Abstract

Background: Sulfur dioxide gas is known to include pollutants that are harmful to human health and the environment. Therefore, due to the increase of industrial activities, SO2 gas pollution control is very important. Objectives: The purpose of this study was to investigate the efficiency of sulfur dioxide removal by iron oxide nanoparticles deposited on clinoptilolite zeolite. Methods: Two materials, natural clinoptilolite and clinoptilolite containing iron oxide nanoparticles, were used as adsorbents of SO2. Both materials were characterized via scanning electron microscopy imaging, infrared spectroscopy, and N-2 porosimetry, along with the determination of the thermodynamic properties and kinetics of SO2 adsorption. Therefore, breakthrough experiments were carried out at different temperatures and with different contact times.

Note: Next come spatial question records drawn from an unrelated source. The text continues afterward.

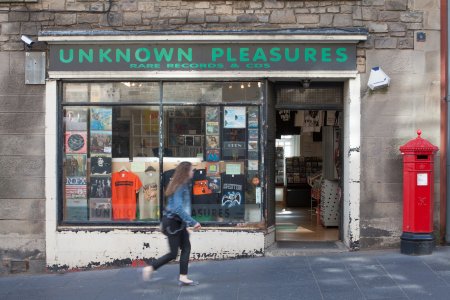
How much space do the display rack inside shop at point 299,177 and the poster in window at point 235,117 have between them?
5.29m

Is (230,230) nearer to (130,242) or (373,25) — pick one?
(130,242)

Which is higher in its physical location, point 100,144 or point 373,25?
point 373,25

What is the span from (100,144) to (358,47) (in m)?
4.35

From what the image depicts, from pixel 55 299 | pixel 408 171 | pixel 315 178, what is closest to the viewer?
pixel 55 299

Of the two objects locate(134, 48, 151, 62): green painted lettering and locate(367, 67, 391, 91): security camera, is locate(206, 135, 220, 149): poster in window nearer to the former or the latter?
locate(134, 48, 151, 62): green painted lettering

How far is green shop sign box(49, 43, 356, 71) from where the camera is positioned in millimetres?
8430

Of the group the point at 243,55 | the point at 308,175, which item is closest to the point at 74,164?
the point at 243,55

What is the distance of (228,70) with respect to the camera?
846 centimetres

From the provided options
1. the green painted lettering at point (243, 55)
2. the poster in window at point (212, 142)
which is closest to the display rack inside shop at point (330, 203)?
the poster in window at point (212, 142)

Sulfur dioxide adsorption of a real sample was considered for both adsorbents. Results: The adsorption efficiency of SO2 in the synthetic and actual sample was obtained at 80.3 and 66.7, respectively, under optimum conditions (temperature of 25 degrees C and duration of 28.5 minutes) by modified zeolite with iron oxide nanoparticles. The removal percentage average of SO2 was also obtained in the synthetic and actual sample at 43.8 and 31.3, respectively, by zeolite in optimum conditions (temperature of 25 degrees C and contact time of 20.5 minutes). The adsorption of SO2 with both adsorbents followed the pseudo-second-order equation and the adsorption process was an exothermic and spontaneous process. Conclusions: The addition of these iron oxide nanoparticles had a positive impact on the surface area and on SO2 capacity.